● **INSTRUCTIONS FOR THE TASK**
Extend the passage on HSBC's results and the Hong Kong economy, picking up right after its closing sentence about the Hang Seng Index.

Net earned premiums increased by 13 per cent to US$3.7 billion due to strong sales of both existing and new products, including a life insurance product designed for high net worth individuals, all of which contributed to a rise in market share. The proportion of regular premium policies grew and sales of investment-linked insurance products began to improve in the second half of the year. HSBC retained its market leadership position in the regular-premium individual-life new business. The growth in insurance business also resulted in higher net insurance claims incurred and movement in liabilities to policyholders.
Gains less losses from financial investments moved from a loss of US$310 million to a net gain of US$9 million, mainly due to the non-recurrence of impairments against available-for-sale equity investments following declines in market valuations in 2008. The loss recognised in 2008 on the equity investments concerned was partially recovered in 2009 but this gain was reflected in reserves rather than reversing through the income statement.
Other operating income of US$1.3 billion was 55 per cent higher than in 2008, reflecting a positive movement in PVIF driven largely by an increase in insurance sales to new customers. A gain of US$110 million was recognised in respect of the disposal of a property in Hong Kong.
Loan impairment charges and other credit risk provisions fell by 35 per cent to US$0.5 billion, as the credit environment was more stable in 2009 following deterioration in the second half of 2008. The high level of credit risk provisions and loan impairment charges taken in 2008 against financial institutions and export-led customers moderated in 2009 as credit conditions recovered and international trade volumes improved.
A rise in unemployment and in bankruptcy petitions led to increased impairment charges against unsecured lending in Personal Financial Services, though bankruptcy levels improved in the second half of the year. Property prices increased during 2009 and mortgage lending remained well secured with conservative loan-to-value ratios and origination subject to tight internal and regulatory guidelines.
Operating expenditure was held in line with 2008 as higher staff costs were offset by lower general and administrative costs. The increase in staff costs, driven by higher performance-related pay, was partly offset by reduced staff numbers. Non-staff costs fell as marketing expenditure was reduced and operational efficiencies improved as a result of the increased use of direct channels.
2008 compared with 2007
Economic briefing
Hong Kong's GDP growth slowed to 2.5 per cent in 2008 from 6.4 per cent in 2007. After performing strongly during the early months of the year, the economy slowed sharply and a technical recession was confirmed with the release of the third quarter GDP statistics. External demand proved especially weak during the second half of 2008 and the growth in private consumption also slowed sharply. The unemployment rate rose from a ten-year low of 3.2 per cent in August 2008 to 4.1 per cent by the year-end. Consumer price inflation proved volatile during the year, rising to a ten-year high of 6.3 per cent in July before slowing to 2.1 per cent by December 2008, although this movement largely reflected the trends in food and energy prices. In response to interest rate cuts in the US, Hong Kong cut its base interest rate on seven occasions during 2008, finishing the year at 0.5 per cent compared with 5.75 per cent at the end of 2007. The Hang Seng Index fell by 48 per cent during 2008.

● **DATA PROVIDED**
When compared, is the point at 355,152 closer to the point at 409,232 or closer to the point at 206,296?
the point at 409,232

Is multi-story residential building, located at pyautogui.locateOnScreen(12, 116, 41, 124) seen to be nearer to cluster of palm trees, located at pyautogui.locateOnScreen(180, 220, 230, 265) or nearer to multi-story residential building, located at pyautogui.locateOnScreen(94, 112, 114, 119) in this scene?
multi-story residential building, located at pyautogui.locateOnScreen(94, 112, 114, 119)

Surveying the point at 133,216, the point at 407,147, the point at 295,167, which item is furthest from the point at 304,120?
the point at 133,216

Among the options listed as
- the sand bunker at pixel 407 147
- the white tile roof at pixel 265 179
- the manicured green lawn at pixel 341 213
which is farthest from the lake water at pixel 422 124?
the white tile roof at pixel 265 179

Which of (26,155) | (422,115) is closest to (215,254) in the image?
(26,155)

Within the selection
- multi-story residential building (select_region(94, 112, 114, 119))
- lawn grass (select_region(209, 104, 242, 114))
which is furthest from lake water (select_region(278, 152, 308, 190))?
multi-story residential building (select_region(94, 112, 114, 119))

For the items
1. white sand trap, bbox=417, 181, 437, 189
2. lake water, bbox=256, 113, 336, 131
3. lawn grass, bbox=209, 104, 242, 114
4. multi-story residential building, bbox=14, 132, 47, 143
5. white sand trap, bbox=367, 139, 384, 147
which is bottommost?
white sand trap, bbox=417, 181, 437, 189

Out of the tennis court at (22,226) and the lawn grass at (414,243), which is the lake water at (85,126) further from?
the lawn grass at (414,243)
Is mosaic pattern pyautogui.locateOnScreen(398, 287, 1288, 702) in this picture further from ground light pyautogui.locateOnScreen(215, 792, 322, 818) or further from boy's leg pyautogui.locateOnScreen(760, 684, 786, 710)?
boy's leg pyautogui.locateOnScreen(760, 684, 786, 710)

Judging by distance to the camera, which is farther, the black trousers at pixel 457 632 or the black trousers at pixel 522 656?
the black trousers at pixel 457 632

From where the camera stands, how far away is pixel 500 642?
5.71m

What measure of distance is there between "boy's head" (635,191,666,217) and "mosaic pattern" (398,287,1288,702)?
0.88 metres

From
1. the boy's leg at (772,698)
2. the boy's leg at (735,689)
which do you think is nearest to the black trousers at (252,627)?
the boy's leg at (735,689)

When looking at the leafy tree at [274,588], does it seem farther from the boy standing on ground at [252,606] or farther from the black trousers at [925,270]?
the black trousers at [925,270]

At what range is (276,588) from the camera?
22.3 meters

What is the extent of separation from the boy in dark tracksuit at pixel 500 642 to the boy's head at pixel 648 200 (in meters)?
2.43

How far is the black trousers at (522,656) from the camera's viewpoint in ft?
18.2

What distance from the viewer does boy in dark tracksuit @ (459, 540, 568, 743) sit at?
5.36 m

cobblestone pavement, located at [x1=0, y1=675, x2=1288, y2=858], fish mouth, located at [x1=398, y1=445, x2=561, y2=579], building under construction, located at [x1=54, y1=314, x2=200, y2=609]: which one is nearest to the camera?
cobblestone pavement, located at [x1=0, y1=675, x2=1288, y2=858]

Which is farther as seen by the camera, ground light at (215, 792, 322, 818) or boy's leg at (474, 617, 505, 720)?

● **ANSWER FOR THE TASK**
Review of business performance
Hong Kong reported pre-tax profits of US$5.5 billion, a 26 per cent decline compared with record profits of US$7.3 billion in 2007. Lower revenues largely reflected a decline in wealth management and insurance income as economic conditions deteriorated. Revenue decline was compounded by impairment charges recognised on certain investments, which arose as a consequence of significant falls in equity market prices. Offsetting this, in part, was considerably stronger Balance Sheet Management income from treasury positions which correctly anticipated the decline in interest rates.
Net interest income rose by 4 per cent, driven by the strong Balance Sheet Management performance in Global Banking and Markets mainly driven by liquidity generated by retail banking in the environment of falling short-term interest rates.
Savings and deposit balances grew strongly, particularly in Personal Financial Services, as customers revealed a preference for security and liquidity following declines in equity markets. Deposit growth was augmented by the launch of campaigns offering both preferential time deposit rates and an enhanced HSBC online platform. The significant decline in interest rates during 2008 led to a narrowing of deposit spreads.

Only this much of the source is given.